TEXT:
Comparing SFS_CODE to Coalescent and Poisson Random Field Expectations
Comparing SFS_CODE to Coalescent and Poisson Random Field Expectations
7/24/08
No forward population genetic simulation program would be complete without natural selection. To test whether SFS_CODE is properly generating data under the specified model of natural selection, I will compare the normalized site-frequency spectrum produced by SFS_CODE to their expected values under Poisson Random Field theory (e.g., Boyko, et al., 2008). The Poisson Random Field (PRF) model implicitly assumes independence among sites (i.e., free recombination). Since SFS_CODE does not accommodate this assumption, I will generally assume that the recombination rate per site is 10×mutation rate. Though this is by no means independent, it generally breaks linkage down sufficiently (except in the case of positive selection, described below). Both a constant population size as well as a population that has recently expanded will be evaluated. Many thanks to Adam Boyko for generating the PRF expectations using his program prfreq. SFS_CODE simulations were performed assuming a sequence of length 5kb.

(Dataset entries)
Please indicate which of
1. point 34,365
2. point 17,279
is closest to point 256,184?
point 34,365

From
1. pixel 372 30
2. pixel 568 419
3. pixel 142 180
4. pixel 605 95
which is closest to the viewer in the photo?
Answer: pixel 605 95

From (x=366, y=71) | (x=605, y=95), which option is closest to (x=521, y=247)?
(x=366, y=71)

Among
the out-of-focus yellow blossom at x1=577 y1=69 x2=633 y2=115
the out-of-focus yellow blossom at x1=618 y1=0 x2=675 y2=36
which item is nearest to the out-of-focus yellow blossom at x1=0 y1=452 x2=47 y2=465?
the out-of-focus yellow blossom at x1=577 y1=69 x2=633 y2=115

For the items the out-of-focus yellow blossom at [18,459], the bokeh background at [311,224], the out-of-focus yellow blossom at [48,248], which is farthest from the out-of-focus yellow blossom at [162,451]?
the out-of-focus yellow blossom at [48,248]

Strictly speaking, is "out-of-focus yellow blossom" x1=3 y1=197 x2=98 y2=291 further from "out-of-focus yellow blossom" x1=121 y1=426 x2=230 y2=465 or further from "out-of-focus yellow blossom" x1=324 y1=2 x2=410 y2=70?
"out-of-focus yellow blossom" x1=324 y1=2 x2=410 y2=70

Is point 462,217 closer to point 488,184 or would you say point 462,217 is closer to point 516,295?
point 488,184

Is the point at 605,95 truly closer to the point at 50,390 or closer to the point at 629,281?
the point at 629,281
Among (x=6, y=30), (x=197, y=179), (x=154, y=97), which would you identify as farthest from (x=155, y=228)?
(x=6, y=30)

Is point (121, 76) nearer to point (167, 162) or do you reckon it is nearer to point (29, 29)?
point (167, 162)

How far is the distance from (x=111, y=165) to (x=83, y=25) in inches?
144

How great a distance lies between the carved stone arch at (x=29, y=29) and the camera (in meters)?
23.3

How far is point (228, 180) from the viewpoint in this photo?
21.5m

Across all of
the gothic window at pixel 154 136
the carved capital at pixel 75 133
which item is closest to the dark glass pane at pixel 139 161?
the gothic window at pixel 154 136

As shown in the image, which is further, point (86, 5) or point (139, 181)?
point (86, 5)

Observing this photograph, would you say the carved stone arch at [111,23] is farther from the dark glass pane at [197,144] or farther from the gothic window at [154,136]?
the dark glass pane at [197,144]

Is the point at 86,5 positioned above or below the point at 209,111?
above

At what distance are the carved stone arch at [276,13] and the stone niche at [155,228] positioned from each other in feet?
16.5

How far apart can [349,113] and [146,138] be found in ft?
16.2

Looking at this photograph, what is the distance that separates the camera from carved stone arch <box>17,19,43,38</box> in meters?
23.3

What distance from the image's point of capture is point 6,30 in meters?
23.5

ABOUT THIS EXERCISE: Write the next portion of the article on SFS_CODE, continuing directly from its final sentence. The data bear no relation to the article on SFS_CODE.

OUTPUT FOR THIS EXERCISE:
Natural Selection
1.Constant population size
Two models of natural selection will be considered for a population of constant size: (1) all mutations have a selection coefficient of γ = 2Ns = 5 (which represents a model of rampant positive selection), and (2) each mutation has an independent selection coefficient drawn from a -Gamma(0.184, 0.000122) distribution (negative sign indicating that the values are flipped across the y-axis to represent negative selection, with parameters inferred by Boyko, et al., 2008).
The first example (γ = 5 for all mutations) was chosen to be an extreme example of where theory can be far, far away from what might be observed. In the following figure, I show in black the normalized site-frequency spectrum (SFS) expected under the Poisson Random Field (PRF) model, and in blue, green, yellow, orange, and red, I show SFS_CODE simulations with higher and higher recombination rates (BRK1 indicates subdividing the simulated sequence into 10 equal segments with 100kb spacing, and BRK2 indicates simulating 20 equal segments with 100kb). As you can see, even when ρ= 10×θ, the observed SFS can be quite different from the expected SFS under the PRF assumption of independence. Only in the most extreme cases of recombination do the simulations approach the PRF expectation.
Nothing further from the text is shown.